Interview with Manuela Baumgartner, winner of the “2016 Prize of Austria’s Religious Communities” award. She is paediatric consultant for children and adolescents, and member of the international leadership of the Schoenstatt Family Federation •
It almost got lost in the Christmas rush, yet this news is really Christmassy. For the third time the Austrian communities for men and women religious have awarded the “Prize of Austria’s Religious Communities” for “achievements at the interface between religious communities and society”. During the Day for religious communities in the Cardinal Koenig House in Vienna, Abbot Christian Haidinger, President of the Conference for Religious Orders for Men, and Sr Beatrix Mayrhofer, President of the Association of Religious Orders for Women, honoured five projects with two main prizes and three prizes of appreciation. The award includes prize money of 10,000 Euros, and has been advertised every two years since 2012. Among the winners was a paediatric consultant for children and adolescents, head of a nuero-paediatric outpatients department, and a Schoenstatter. She was given the 2016 prize in the category for individuals.
The project Manuela Baumgartner started from the Hospital of the Sisters of Mercy in Linz twenty-two years ago is called “Give happiness”, and is designed to support and accompany families with special needs children.

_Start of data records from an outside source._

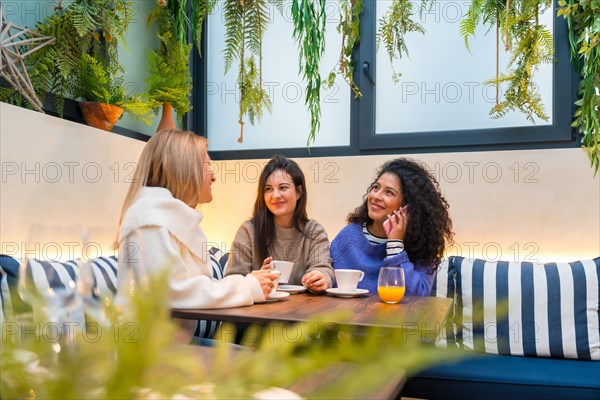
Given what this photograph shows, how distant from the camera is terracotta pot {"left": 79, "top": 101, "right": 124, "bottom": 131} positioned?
2.36 m

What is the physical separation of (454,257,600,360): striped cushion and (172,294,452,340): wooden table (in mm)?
559

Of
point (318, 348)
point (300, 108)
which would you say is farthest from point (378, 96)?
A: point (318, 348)

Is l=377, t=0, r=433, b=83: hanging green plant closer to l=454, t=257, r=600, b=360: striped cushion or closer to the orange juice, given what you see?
l=454, t=257, r=600, b=360: striped cushion

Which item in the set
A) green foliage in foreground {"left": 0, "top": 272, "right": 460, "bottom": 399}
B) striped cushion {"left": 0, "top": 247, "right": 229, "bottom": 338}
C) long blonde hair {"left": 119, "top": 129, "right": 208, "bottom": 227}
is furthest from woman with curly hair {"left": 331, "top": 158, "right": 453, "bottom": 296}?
green foliage in foreground {"left": 0, "top": 272, "right": 460, "bottom": 399}

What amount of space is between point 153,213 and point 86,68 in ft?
3.50

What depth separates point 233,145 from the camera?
132 inches

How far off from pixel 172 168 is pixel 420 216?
1.15 meters

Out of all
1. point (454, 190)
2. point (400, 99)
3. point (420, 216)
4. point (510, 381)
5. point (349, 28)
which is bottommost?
point (510, 381)

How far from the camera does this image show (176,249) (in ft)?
5.27

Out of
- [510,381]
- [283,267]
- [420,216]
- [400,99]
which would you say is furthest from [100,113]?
[510,381]

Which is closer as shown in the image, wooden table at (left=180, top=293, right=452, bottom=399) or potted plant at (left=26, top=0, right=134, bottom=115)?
wooden table at (left=180, top=293, right=452, bottom=399)

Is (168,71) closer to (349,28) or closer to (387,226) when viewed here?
(349,28)

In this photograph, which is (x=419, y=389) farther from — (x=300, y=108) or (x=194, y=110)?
(x=194, y=110)

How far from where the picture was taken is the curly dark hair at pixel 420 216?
2285 millimetres
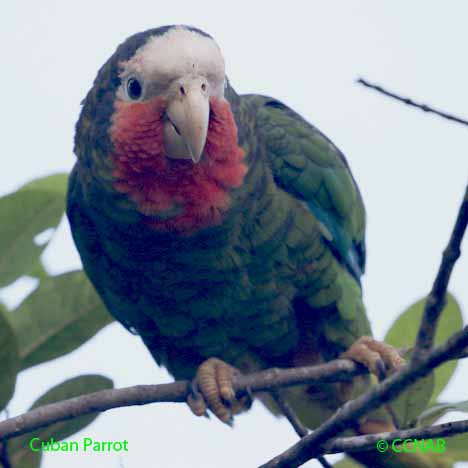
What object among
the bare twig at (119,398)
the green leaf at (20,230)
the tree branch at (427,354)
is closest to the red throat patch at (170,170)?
the green leaf at (20,230)

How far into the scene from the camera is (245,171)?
2309 mm

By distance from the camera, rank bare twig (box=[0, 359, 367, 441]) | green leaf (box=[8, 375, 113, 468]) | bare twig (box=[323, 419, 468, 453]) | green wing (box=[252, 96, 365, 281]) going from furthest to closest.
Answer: green wing (box=[252, 96, 365, 281]) < green leaf (box=[8, 375, 113, 468]) < bare twig (box=[0, 359, 367, 441]) < bare twig (box=[323, 419, 468, 453])

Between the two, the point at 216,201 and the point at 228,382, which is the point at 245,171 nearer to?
the point at 216,201

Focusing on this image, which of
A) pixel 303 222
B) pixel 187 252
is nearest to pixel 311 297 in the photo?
pixel 303 222

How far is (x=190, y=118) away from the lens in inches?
81.3

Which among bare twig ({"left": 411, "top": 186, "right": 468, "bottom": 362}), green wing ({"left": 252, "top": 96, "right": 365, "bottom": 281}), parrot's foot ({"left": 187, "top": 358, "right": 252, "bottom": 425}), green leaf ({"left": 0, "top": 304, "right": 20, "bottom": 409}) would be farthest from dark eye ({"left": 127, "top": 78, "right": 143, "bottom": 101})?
bare twig ({"left": 411, "top": 186, "right": 468, "bottom": 362})

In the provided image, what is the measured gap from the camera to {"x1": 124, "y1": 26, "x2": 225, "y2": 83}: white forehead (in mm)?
2105

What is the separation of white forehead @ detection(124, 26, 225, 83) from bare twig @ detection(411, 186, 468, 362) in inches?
40.8

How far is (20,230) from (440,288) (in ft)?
4.08

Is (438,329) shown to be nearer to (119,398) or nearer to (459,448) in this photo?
(459,448)

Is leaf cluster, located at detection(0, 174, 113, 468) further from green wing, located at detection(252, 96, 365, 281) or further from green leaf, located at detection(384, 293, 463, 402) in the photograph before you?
green leaf, located at detection(384, 293, 463, 402)

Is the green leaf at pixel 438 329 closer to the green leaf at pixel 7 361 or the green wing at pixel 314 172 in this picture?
the green wing at pixel 314 172

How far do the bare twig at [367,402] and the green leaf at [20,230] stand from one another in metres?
0.86

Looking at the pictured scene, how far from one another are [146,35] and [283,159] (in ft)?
1.84
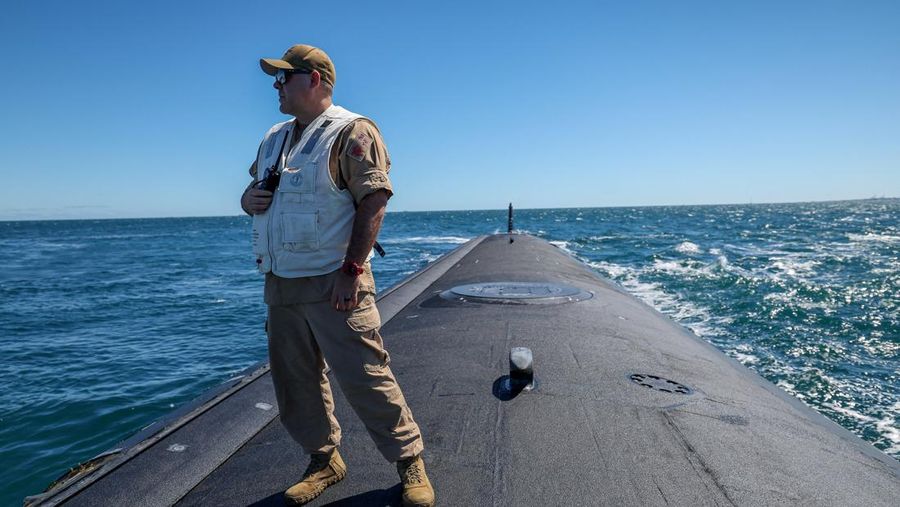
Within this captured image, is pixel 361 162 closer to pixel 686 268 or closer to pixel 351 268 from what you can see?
pixel 351 268

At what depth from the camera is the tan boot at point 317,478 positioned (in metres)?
2.84

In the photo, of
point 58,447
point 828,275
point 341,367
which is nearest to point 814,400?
point 341,367

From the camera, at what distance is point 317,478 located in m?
2.92

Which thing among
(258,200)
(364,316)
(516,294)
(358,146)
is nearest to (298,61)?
(358,146)

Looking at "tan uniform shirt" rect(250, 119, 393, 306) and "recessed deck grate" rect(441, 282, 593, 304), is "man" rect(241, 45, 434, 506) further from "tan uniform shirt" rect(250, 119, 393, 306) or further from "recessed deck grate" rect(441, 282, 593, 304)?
"recessed deck grate" rect(441, 282, 593, 304)

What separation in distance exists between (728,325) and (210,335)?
1243 cm

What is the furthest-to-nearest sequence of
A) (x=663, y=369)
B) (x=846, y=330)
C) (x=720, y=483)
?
(x=846, y=330) < (x=663, y=369) < (x=720, y=483)

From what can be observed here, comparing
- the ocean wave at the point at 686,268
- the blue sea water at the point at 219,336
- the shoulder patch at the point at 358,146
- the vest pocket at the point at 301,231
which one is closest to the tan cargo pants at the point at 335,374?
the vest pocket at the point at 301,231

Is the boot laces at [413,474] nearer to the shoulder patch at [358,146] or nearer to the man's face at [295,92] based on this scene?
the shoulder patch at [358,146]

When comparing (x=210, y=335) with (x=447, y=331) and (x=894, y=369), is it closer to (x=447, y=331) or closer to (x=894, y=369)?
(x=447, y=331)

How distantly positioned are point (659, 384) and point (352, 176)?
3.27 meters

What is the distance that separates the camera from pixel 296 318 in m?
2.77

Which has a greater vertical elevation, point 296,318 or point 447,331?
point 296,318

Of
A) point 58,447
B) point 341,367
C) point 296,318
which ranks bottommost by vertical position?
point 58,447
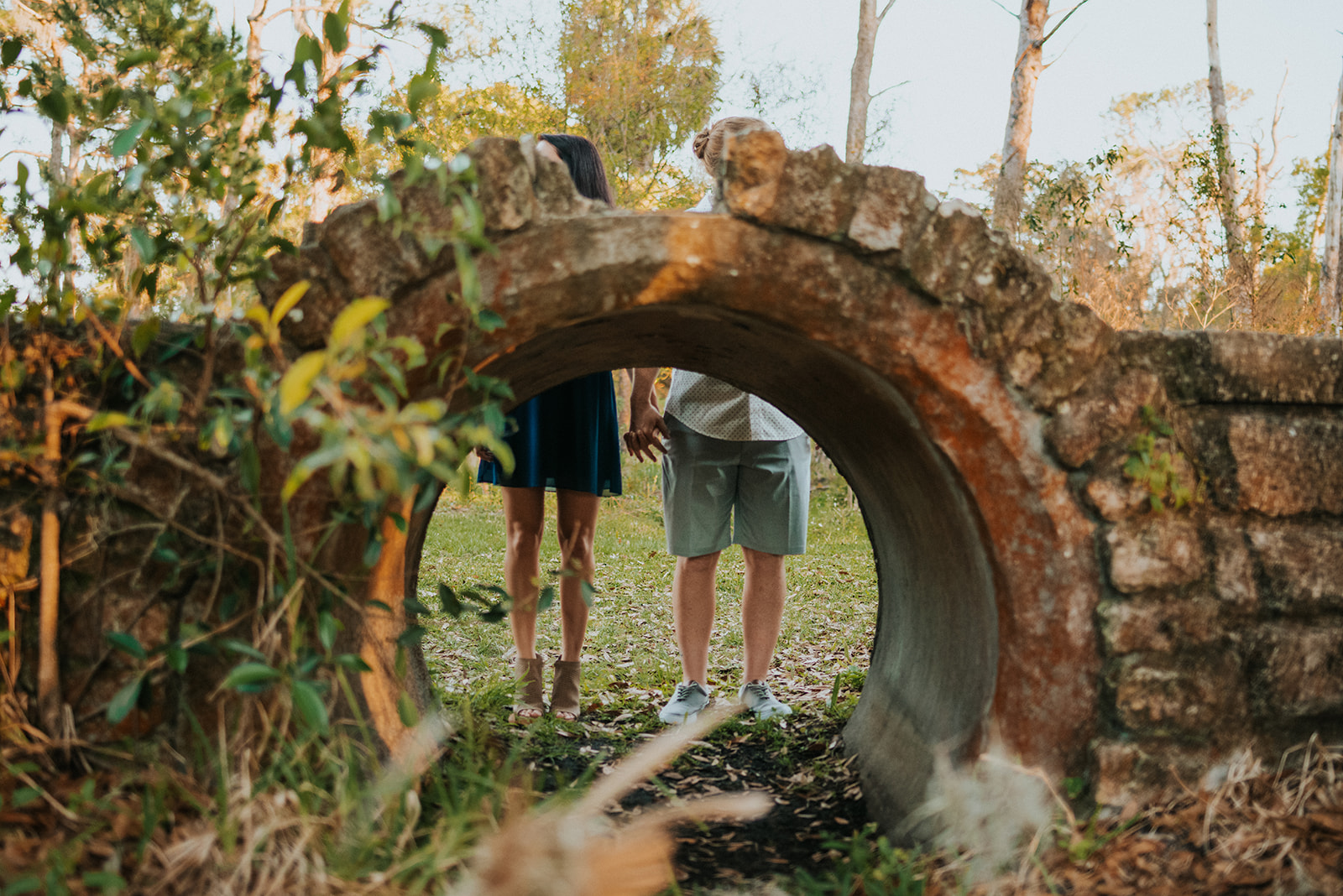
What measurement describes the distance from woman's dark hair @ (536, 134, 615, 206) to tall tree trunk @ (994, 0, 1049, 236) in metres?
8.21

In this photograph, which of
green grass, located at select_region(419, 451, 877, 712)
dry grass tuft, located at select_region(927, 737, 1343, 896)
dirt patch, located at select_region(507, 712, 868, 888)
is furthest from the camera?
green grass, located at select_region(419, 451, 877, 712)

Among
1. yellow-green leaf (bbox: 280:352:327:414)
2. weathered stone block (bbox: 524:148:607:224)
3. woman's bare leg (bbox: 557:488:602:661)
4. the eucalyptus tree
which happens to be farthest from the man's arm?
the eucalyptus tree

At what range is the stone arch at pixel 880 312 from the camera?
2.07 meters

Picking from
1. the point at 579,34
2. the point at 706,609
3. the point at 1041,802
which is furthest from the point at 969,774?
the point at 579,34

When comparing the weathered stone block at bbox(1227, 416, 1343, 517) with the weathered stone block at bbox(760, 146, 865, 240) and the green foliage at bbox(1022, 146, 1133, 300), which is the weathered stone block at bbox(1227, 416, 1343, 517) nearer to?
the weathered stone block at bbox(760, 146, 865, 240)

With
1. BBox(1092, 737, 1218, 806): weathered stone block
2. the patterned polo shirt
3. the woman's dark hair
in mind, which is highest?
→ the woman's dark hair

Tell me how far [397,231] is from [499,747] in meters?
2.00

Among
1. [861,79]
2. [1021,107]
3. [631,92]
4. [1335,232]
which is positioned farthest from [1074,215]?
[631,92]

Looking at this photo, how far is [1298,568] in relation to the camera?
2301mm

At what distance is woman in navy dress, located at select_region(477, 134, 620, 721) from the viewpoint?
346 cm

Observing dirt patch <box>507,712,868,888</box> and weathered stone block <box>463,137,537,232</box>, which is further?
dirt patch <box>507,712,868,888</box>

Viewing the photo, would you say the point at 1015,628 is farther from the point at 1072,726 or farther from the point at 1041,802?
the point at 1041,802

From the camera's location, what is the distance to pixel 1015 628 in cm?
225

Each year she offers a week in which parents and their children are given space in a relaxed atmosphere to communicate and enjoy some days of carefree relaxation. A team of doctors, a psychologist and caregivers for the children, are at the service of the families around the clock. Each year committed teenagers and young adults work as carers for the children and provide leisure activities.
The project is supported exclusively by volunteers and financed through donations. Sr Cordula Greinecker of the Sisters of Mercy in Linz praised Manuela Baumgartner as the initiator, and as the “tireless ambassador for families”. Dr Baumgartner carries out in very practical ways the commission of religious communities to confront the needs of the times.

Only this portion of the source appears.